ASSIGNMENT. Exactly as written, copy the lines that run from the start of the data below to the line containing "<H1>Keersluis bij Munnekezijl</H1>", both ends included.
------------------------------
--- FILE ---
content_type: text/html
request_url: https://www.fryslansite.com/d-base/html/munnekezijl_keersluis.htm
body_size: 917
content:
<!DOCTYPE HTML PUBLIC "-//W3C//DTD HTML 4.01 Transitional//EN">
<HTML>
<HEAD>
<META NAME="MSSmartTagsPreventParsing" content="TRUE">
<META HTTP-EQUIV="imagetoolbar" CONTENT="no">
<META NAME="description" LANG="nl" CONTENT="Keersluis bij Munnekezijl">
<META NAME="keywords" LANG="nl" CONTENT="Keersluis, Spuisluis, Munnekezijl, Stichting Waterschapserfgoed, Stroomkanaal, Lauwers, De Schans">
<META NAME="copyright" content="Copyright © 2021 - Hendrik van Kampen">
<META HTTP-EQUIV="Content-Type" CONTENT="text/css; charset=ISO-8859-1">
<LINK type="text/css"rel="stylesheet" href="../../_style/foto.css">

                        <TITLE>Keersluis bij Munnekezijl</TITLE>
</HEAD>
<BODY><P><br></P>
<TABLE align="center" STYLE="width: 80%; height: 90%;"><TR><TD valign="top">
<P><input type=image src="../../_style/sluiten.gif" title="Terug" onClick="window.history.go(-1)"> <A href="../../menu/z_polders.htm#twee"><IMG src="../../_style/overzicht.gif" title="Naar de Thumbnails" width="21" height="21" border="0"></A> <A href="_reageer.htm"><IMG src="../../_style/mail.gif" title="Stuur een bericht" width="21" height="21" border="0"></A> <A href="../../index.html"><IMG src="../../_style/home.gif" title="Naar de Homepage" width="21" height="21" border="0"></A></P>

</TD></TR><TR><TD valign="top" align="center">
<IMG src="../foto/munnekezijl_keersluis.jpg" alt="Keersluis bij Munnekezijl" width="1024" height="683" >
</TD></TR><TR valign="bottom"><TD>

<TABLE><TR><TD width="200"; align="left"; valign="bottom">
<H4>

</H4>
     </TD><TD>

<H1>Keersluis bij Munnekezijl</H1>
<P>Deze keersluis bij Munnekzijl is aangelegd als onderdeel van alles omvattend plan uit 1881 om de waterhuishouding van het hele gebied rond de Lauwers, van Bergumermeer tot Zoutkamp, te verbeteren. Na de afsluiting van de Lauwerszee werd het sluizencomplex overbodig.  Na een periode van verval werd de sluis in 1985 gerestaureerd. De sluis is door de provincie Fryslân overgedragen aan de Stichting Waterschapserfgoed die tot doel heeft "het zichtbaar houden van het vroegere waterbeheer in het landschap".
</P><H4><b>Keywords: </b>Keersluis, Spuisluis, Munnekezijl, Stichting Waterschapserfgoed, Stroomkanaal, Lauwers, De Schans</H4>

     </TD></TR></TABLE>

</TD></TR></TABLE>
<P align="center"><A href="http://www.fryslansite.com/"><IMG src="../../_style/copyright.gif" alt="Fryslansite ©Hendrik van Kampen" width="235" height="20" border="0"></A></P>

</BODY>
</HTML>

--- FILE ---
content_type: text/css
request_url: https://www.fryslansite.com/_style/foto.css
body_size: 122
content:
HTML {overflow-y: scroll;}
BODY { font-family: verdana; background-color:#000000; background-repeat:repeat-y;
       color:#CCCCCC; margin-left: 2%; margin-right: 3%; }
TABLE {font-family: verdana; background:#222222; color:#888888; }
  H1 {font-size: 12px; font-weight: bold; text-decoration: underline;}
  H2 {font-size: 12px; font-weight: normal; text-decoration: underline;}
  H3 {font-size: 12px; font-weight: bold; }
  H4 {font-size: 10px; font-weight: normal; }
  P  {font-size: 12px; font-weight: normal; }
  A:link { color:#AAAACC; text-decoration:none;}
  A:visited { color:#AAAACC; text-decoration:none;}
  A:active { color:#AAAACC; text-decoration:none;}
------------------------------
EXERCISE ANSWER.
--- FILE ---
content_type: text/html
request_url: https://www.fryslansite.com/d-base/html/munnekezijl_keersluis.htm
body_size: 917
content:
<!DOCTYPE HTML PUBLIC "-//W3C//DTD HTML 4.01 Transitional//EN">
<HTML>
<HEAD>
<META NAME="MSSmartTagsPreventParsing" content="TRUE">
<META HTTP-EQUIV="imagetoolbar" CONTENT="no">
<META NAME="description" LANG="nl" CONTENT="Keersluis bij Munnekezijl">
<META NAME="keywords" LANG="nl" CONTENT="Keersluis, Spuisluis, Munnekezijl, Stichting Waterschapserfgoed, Stroomkanaal, Lauwers, De Schans">
<META NAME="copyright" content="Copyright © 2021 - Hendrik van Kampen">
<META HTTP-EQUIV="Content-Type" CONTENT="text/css; charset=ISO-8859-1">
<LINK type="text/css"rel="stylesheet" href="../../_style/foto.css">

                        <TITLE>Keersluis bij Munnekezijl</TITLE>
</HEAD>
<BODY><P><br></P>
<TABLE align="center" STYLE="width: 80%; height: 90%;"><TR><TD valign="top">
<P><input type=image src="../../_style/sluiten.gif" title="Terug" onClick="window.history.go(-1)"> <A href="../../menu/z_polders.htm#twee"><IMG src="../../_style/overzicht.gif" title="Naar de Thumbnails" width="21" height="21" border="0"></A> <A href="_reageer.htm"><IMG src="../../_style/mail.gif" title="Stuur een bericht" width="21" height="21" border="0"></A> <A href="../../index.html"><IMG src="../../_style/home.gif" title="Naar de Homepage" width="21" height="21" border="0"></A></P>

</TD></TR><TR><TD valign="top" align="center">
<IMG src="../foto/munnekezijl_keersluis.jpg" alt="Keersluis bij Munnekezijl" width="1024" height="683" >
</TD></TR><TR valign="bottom"><TD>

<TABLE><TR><TD width="200"; align="left"; valign="bottom">
<H4>

</H4>
     </TD><TD>

<H1>Keersluis bij Munnekezijl</H1>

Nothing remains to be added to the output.